Divided We Fall: Group Rights in America

Are we fighting discrimination, or just organizing it into blocs?

IRONICALLY, at a time when our 200-year-old government has been expanding individual freedom, we see the following:

* The group is becoming the basic unit of governmental protection, opportunities, and benefits;

* Injustices to individuals, and the absence in certain contexts of individuals according to their group proportion of the population, are automatically defined as group wrongs and responded to with group-based remedies;

* Policies and practices once designed to ensure an individual blindfolded justice and merit-based hiring and promotion practices are being changed to ensure preference and priority because of group characteristics;

* Ethnic, religious, racial, and sexual political organizations are proliferating to obtain benefits based on their group being;

* Societal goals are being redefined in terms of group proportional representation and equality of results, economically and politically.

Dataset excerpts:
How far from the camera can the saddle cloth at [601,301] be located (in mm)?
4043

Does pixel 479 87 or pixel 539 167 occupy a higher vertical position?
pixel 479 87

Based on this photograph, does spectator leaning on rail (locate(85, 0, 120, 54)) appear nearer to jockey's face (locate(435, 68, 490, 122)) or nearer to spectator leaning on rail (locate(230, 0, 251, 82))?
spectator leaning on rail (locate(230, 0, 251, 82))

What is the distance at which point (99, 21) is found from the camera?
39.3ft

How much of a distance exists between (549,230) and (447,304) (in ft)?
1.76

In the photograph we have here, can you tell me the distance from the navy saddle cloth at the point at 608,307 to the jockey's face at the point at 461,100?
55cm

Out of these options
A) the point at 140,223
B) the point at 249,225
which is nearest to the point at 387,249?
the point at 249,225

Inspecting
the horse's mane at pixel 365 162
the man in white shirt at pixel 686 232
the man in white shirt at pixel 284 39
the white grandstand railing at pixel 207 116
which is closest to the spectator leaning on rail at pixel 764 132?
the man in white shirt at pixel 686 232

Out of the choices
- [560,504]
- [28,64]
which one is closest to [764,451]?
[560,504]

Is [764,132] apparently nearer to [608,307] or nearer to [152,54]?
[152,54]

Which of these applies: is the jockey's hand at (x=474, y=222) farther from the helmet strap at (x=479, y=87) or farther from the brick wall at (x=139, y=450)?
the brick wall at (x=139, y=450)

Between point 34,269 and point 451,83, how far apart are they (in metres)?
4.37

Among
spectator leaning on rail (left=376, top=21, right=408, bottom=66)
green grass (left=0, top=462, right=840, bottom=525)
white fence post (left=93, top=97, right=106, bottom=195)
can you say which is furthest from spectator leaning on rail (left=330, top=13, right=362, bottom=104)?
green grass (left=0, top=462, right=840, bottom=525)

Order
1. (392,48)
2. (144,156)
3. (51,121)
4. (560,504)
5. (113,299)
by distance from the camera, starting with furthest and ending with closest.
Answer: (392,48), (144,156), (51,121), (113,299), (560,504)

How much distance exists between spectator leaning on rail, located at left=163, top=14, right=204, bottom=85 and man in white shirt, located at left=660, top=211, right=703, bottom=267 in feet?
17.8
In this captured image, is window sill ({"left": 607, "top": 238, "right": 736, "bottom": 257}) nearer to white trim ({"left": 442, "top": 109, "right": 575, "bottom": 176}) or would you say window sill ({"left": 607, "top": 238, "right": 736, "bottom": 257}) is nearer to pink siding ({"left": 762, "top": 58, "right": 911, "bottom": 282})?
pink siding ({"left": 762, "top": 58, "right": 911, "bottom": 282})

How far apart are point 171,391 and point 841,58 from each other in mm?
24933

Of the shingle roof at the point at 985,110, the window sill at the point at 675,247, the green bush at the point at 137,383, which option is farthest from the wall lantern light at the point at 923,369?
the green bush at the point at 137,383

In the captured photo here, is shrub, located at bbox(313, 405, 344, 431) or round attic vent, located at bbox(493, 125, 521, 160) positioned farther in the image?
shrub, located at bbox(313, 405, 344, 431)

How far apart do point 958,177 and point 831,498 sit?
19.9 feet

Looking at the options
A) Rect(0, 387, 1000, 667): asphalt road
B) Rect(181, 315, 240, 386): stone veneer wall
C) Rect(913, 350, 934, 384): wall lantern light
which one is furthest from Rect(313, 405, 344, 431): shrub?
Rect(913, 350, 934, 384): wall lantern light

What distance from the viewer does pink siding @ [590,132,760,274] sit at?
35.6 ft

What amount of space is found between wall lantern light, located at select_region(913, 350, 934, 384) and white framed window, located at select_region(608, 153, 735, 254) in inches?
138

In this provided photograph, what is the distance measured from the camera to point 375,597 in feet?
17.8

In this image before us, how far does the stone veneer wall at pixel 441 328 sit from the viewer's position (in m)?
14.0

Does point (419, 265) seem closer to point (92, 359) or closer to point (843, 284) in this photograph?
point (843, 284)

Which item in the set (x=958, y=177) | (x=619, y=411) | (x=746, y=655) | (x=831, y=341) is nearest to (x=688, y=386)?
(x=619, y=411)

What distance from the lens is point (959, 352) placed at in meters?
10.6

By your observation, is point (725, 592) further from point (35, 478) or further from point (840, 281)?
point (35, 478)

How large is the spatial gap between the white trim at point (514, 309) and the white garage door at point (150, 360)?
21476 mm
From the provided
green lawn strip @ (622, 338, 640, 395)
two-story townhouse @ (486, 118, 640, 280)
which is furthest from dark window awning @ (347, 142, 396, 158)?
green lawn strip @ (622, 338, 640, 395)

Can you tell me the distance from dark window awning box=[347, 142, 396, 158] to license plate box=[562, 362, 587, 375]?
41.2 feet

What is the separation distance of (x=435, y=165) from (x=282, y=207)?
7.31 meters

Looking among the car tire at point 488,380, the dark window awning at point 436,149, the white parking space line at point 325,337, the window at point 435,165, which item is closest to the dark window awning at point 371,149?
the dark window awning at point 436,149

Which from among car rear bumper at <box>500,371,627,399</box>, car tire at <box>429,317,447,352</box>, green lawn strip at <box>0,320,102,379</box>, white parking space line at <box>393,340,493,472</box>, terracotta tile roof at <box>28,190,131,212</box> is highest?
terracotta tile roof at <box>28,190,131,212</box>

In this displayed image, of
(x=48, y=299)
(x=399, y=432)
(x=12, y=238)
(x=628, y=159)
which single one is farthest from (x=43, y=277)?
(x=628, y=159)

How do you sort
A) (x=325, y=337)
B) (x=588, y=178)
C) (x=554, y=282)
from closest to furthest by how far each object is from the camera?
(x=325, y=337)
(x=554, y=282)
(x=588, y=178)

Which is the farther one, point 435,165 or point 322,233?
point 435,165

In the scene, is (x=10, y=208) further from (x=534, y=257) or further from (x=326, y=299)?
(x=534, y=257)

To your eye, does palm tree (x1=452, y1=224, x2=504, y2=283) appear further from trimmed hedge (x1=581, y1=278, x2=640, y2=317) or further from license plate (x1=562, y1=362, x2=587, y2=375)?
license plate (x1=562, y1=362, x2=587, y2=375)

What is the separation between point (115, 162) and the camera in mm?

**Things to do**
**A.** In the essay on group rights, what is described as becoming the basic unit of governmental protection, opportunities, and benefits?
**B.** List every kind of political organization that the essay on group rights says is proliferating to obtain benefits.
**C.** Resume the essay on group rights, picking up after its final point about societal goals being redefined.

**Results by task**
**A.** The group.

**B.** Ethnic, religious, racial, and sexual political organizations.

**C.**
By force of logic and politics, such patterns can only lead to the debasement of the individual's worth; the rise of new intergroup envies, resentments, and conflicts; increased social and governmental divisiveness; and the creation - and recreation - of invidious ethnic, racial, religious, and sexual classifications.

As government yields to the often competing demands of more than 100 distinct ethnic groups, thousands of religious sects, and countless special-interest organizations, this nation will be plagued with all the intergroup problems of many old and newly emerging nations of the world.

If such predictions echo 19th- and 20th-century nativists, they do so in appearance only. The xenophobia and Anglo-Saxon triumphalism that characterized nativist forebodings were unsubstantiated by reality. Southeastern European and Asian immigrants, the chief targets of nativists, did acculturate without weakening the democratic structure of government. They asked for no special or favored treatment. All they wanted was the same rights as other citizens.

In turn, all that government expected was their compliance with the law of the land and, if they wished, citizenship. They were on their individual own - for better or worse. Only nativists, racists, anti-Semites, and assorted religious triumphalists at that time spoke of group rights.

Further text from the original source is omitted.